«Sequestrate son le armi, disgregata è ormai la banda - più Milano non si allarmi, la Giustizia ora comanda - Questo grazie al contrattacco che costrinse quei ribelli - a cadere dentro il sacco del questore Zamparelli».
Sono passati sessant'anni da quando un anonimo milanese dedicò questi versi a suo padre, e Teresa Zamparelli riesce a recitarli senza i lucciconi. Ma forse andrebbero affissi all'ingresso di «Milano e la Mala», la mostra che si apre oggi: perché raccontano bene il rapporto di affetto, di fiducia, di riconoscenza che legava in quegli anni la città ai suoi poliziotti. Quando i rapinatori di via Osoppo - la «banda» di cui parla la poesia - vennero catturati, a Milano fu quasi festa. E il poliziotto che li aveva incastrati, Paolo Zamparelli, divenne addirittura un personaggio da fumetto.
Come andò davvero la cattura della banda?
«Iniziamo a ristabilire una verità: ad arrestarli fu mio padre, che in quegli anni aveva dato vita alla Squadra Mobile. Da Roma avevano mandato il questore Agnesina, perché il governo voleva una soluzione rapida. Ma davanti all'efficienza della rapina, mio padre lo aveva detto subito: questa è farina del sacco di De Maria».
Come faceva?
«Era un poliziotto di una volta, uno capace di andare travestito nei locali notturni ad ascoltare le voci. I delinquenti li conosceva uno per uno. Ma era soprattutto un poliziotto umano, e questo fu decisivo per risolvere il caso».
Perché?
«Anni prima aveva arrestato un certo Rossetti, detto Gino lo Zoppo: poi però si era preoccupato di aiutarne la madre, che era rimasta senza sostegni. Così lo Zoppo quando uscì divenne un suo confidente. Fu lui una sera a chiamarlo: dottore, venga e venga da solo; e gli diede la dritta finale. Ed era stato proprio De Maria, insieme a Ciappina e agli altri».
Che poliziotto era suo padre?
«Viveva in questura, a casa lo vedevamo davvero poco. Aveva una specie di fiuto: l'assassino di due vecchietti uccisi a colpi di ferro da stiro lo scoprì guardando i canarini che avevano in casa, andando a cercare il negozio che vendeva il becchime, e scoprendo che il garzone che lo consegnava ai vecchietti era sparito da qualche giorno: era stato lui. Ma una sera mi disse: sai Teresa, io la sera devo addormentarmi subito, non stare sveglio a pensare che c'è un innocente in galera. Una volta avevano ucciso una signora della Milano bene, la portinaia aveva indicato un tipo che si chiamava Nava e faceva le aste. Il commissario di Nardone, che era il vice di mio padre, voleva arrestarlo a tutti i costi. Ma mio padre non si convinceva, e lo lasciò andare. Alla fine si scoprì che era stato un altro».
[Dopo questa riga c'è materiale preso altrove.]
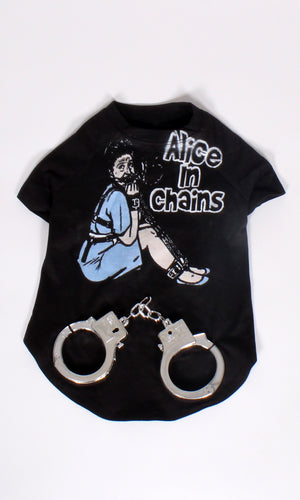 Alice in Chains Doggie Tee - Small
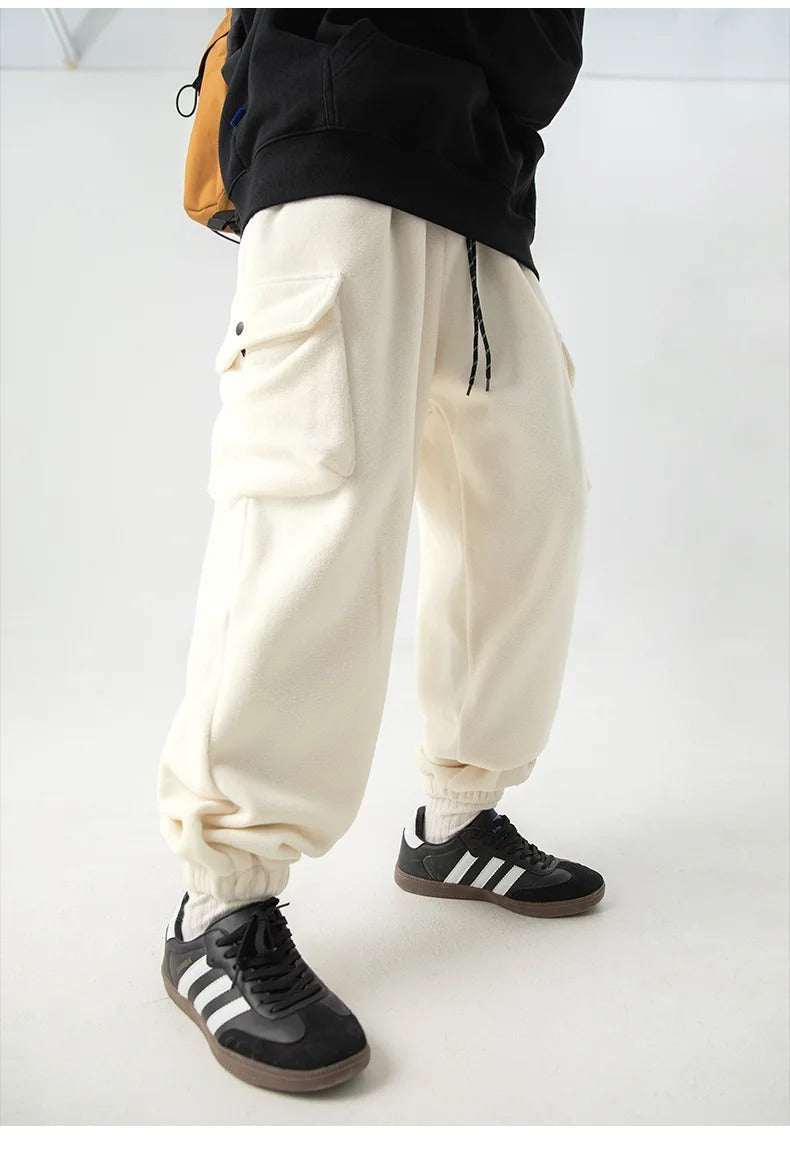 Pantaloni cargo oversize Polar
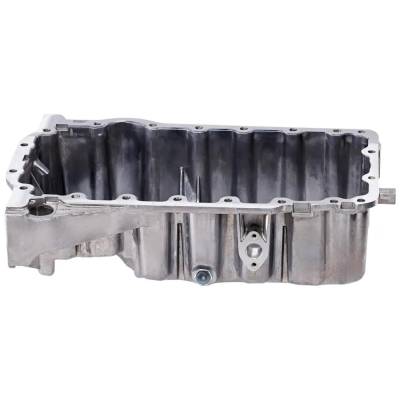 Rareelectrical - New Aluminum Oil Pan Compatible With Audi Volkswagen Jetta Tdi Premium 4 Cyl 2.0L Golf Tdi 4 Cyl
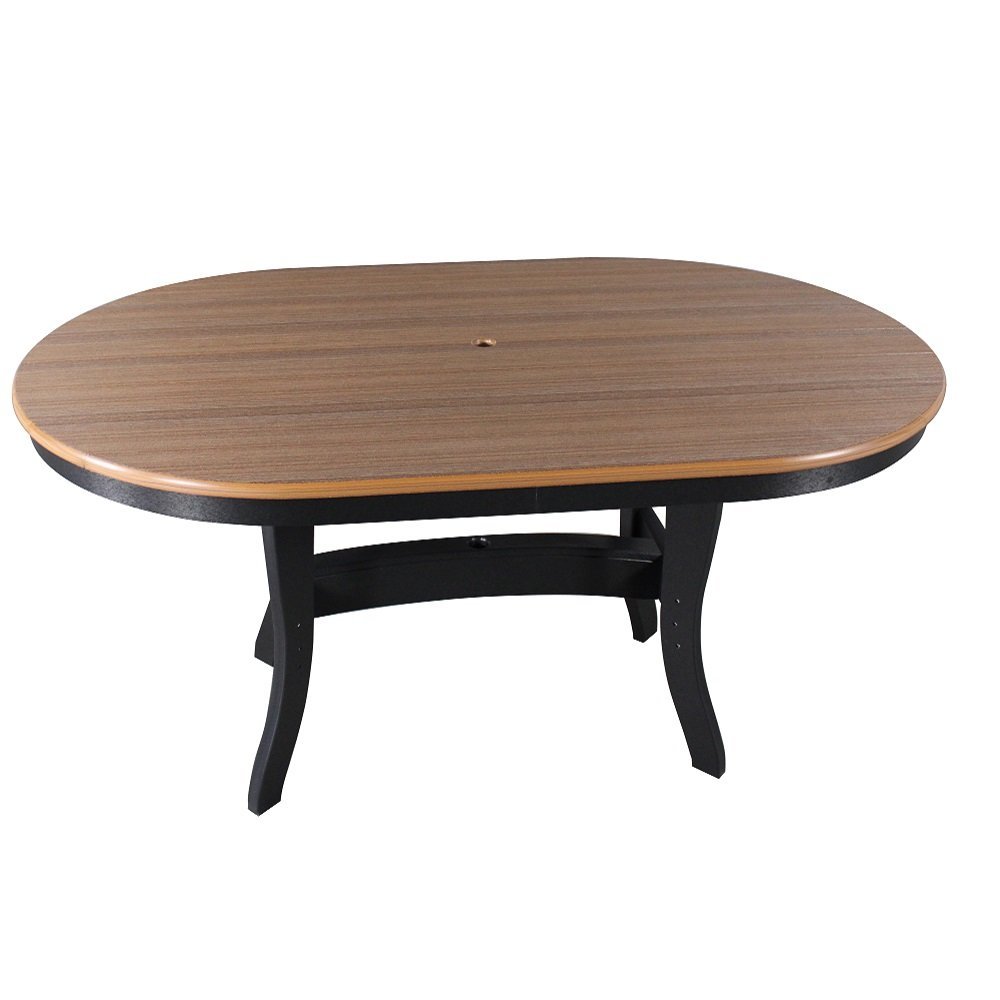 Oval Dining Table from DutchCrafters Amish Furniture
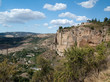 Falaises du village blanc de Ronda Falaises du village blanc de Ronda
I rapporti con i malviventi com'erano?
«Ho ancora le lettere di gente che lui aveva arrestato e gli scriveva: dottore, il mio primo figlio lo chiamerò Paolo. Erano orgogliosi di avere a che fare con lui. Una volta un barbone uccise un altro senzatetto perché gli dava fastidio cantando sempre vola colomba bianca, e sui giornali era diventato il delitto della colomba bianca. Quando al processo vide arrivare a testimoniare i sottoposti di mio padre il barbone si mise a strillare, ma chi sono questi, non li conosco, io ho parlato con Zamparelli!».
Com'era la Milano nera di quegli anni?
«Molto diversa da oggi: erano diversi i criminali ed erano diversi i poliziotti, ma era soprattutto diversa la città. A mio papà, che era di Benevento, i milanesi volevano bene: i commercianti, quelli che magari avevano più interesse a vedere i ladri finire in manette, ma anche la gente normale, di tutti i livelli.
Guardi qua (apre una busta piena di fogli ingialliti, articoli di giornale, lettere: una vita), questa è la lettera che gli mandò Gio Ponti, l'architetto che aveva disegnato il Pirellone». La data è 3 aprile 1958: «Onore all'eroe del giorno. Il vero pericolo per tutti noi è che lei abbia una promozione e lasci la nostra città!».